Nous devons tous nous attacher à ancrer profondément dans nos consciences, cette conviction qui portait IBNI : le Tchad, le peuple tchadien a droit à la liberté, à la justice, au développement, à la démocratie, à la paix. Il a payé de sa vie ce rêve d’un avenir meilleur pour nous tous. Nous devons être prêts à payer le même prix, s’il le faut.

 

Frantz Fanon écrivait « En tant qu’homme, je m’engage à affronter le risque de l’anéantissement pour que deux ou trois vérités jettent sur le monde leur essentielle clarté ». IBNI a fait sienne cette parole.

 

Sa première vérité, est que nous, peuple du Tchad, avons pleinement droit à la liberté, à la justice et à la paix. Sa deuxième vérité est que toi Idriss Deby tu écrases sous tes bottes ce droit fondamental. Voilà pourquoi il te combattait avec la seule arme qui à ses yeux comptait : la lutte démocratique. Pour nous, peuple du Tchad, cette essentielle clarté est de nous battre à notre tour de toutes nos forces, pour nous réapproprier nos pleins droits.

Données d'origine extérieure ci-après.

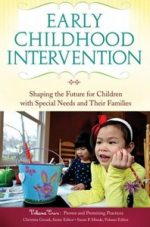 Early Childhood Intervention: Shaping the Future for Children with Special Needs and Their Families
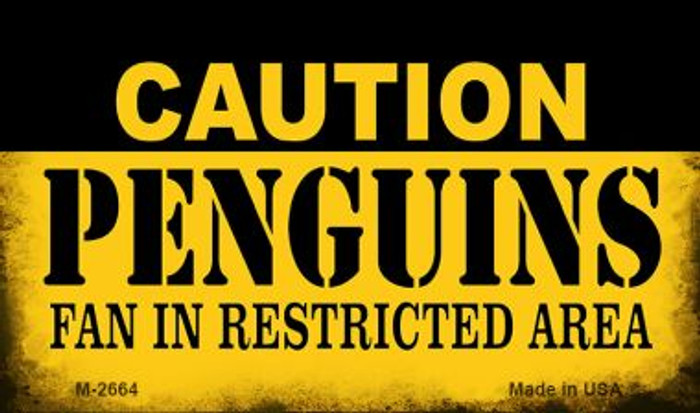 Caution Penguins Fan Area Novelty Metal Magnet M-2664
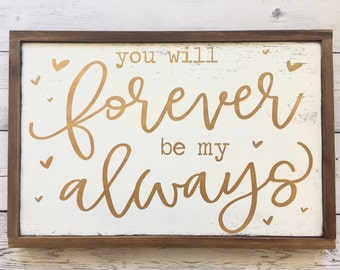 "Distressed Wood Sign - ""You will forever be my always"" - Rustic Home Decor"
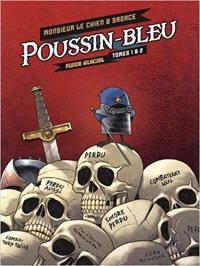 Poussin-Bleu : tomes 1 et 2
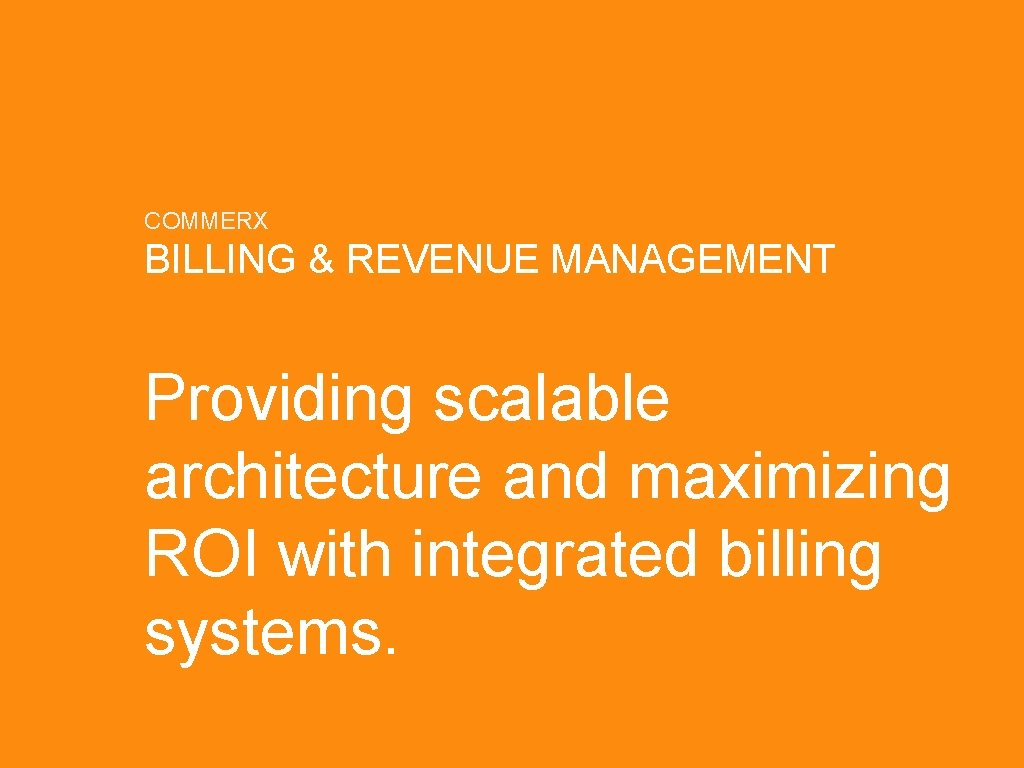 COMMERX BILLING & REVENUE MANAGEMENT Providing scalable architecture and maximizing ROI with integrated billing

IBNI était un patriote dans le sens le plus noble du terme. Il aimait profondément son pays et les Tchadiens. Son parti, le PLD, d’envergure nationale, rassemble les Tchadiens de toutes les régions. C’est là aussi une leçon et un legs que nous laisse IBNI.

 

Chers compatriotes, en hommage à ce camarade, taisons ces querelles nauséabondes qui resurgissent avec violence ces jours ci sur les sites nous plongeant dans les moments les plus sombres de notre histoire.

 

L’Unité Nationale, la Cohésion Sociale, l’Egalité pour tous, c’est à cette bataille qu’il faut nous atteler pour construire La NATION tchadienne. Il en va de notre avenir à tous. Sinon, j’ose à peine imaginer les années à venir. Quel héritage laisserons-nous à nos enfants ? Je vous le demande ? Ne nous trompons donc pas de cible.

 

Repose en paix Dr IBNI Oumar Mahamat Saleh ! Que la terre de nos ancêtres te soit légère ! Nous avons saisi à pleines mains le relais que tu nous as tendu. Nous continuerons ton combat jusqu’à ce que victoire s’en suive. Nous traquerons tes assassins jusqu’aux tréfonds de la Terre ! Et nous crierons JUSTICE.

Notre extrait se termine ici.